There are some candidates in the crowded field with pronouncements of a difficult nature, many of whom seem to stand a better chance at gaining the nomination than Messrs. Hickenlooper and Bennett. For instance, it’s Betto, not Bay-to like I thought when I first read it. Buttigieg is much, much harder: you have to take a run from the first vowel, which is “oo” rather than “uh,” and I’m still not sure I’ve been given a clear pronunciation: I’ve seen Boot-edge-edge or Boo-ti-judge. But this is not the name giving me the most fits.

No, that honor belongs to Senator Harris of California, who, despite her non-white, non-male status seems to be the odds-on-favorite at the Washington Post. I even heard her say her first name last night, and yet I still feel adrift: is it KAM-e-la? Like Pamela? Kahm-a-la? Kuh-MAH-lah?

I guess I don’t have to get too worked up over anyone’s pronouncement yet, since since early primaries are still a human pregnancy away. And, since white men are still tumbling into the fray at the rate of one or two a week, we don’t even know how many choices there will be.

But I’m kind of with Christine Emba, a columnist for the Post who suggested many of these candidates could serve their agenda better in places other than the presidency: Senator Bennett ought to stay put and save himself the expense and footnote of historical embarrassment of a failed run for president.
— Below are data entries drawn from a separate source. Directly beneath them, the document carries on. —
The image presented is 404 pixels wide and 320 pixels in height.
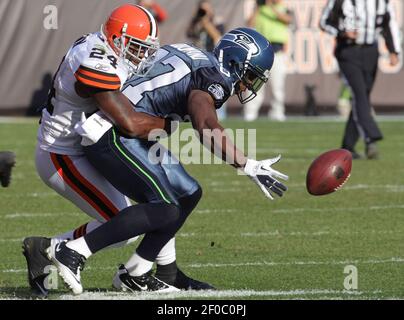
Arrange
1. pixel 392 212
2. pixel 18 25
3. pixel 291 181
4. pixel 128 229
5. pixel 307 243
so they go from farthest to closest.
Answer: pixel 18 25 < pixel 291 181 < pixel 392 212 < pixel 307 243 < pixel 128 229

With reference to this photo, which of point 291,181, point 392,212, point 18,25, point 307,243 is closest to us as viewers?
point 307,243

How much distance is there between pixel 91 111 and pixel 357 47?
6061 millimetres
He already has a job where he can attempt to effect change.

It’s a little tougher for Hickenlooper, having exhausted many prominent positions in the state. But current money feels Cory Gardner is vulnerable in his re-run for the U.S. Senate next year. We here in Colorado seem like we value quirky — at least in the form of the many-times-elected Hickenlooper — so he might stand a better chance of some win if all his voters hail from Colorado. Although I don’t know about that self-told Deep Throat story.

The advice for both men is the same: no matter how you pronounce it, you ought to rather be in Colorado.

3 thoughts on “Pronouncements

  1. Some of the names are easy to pronounce bur hard to spell. Like “Bennet” who defies common sense and only has one t at the end.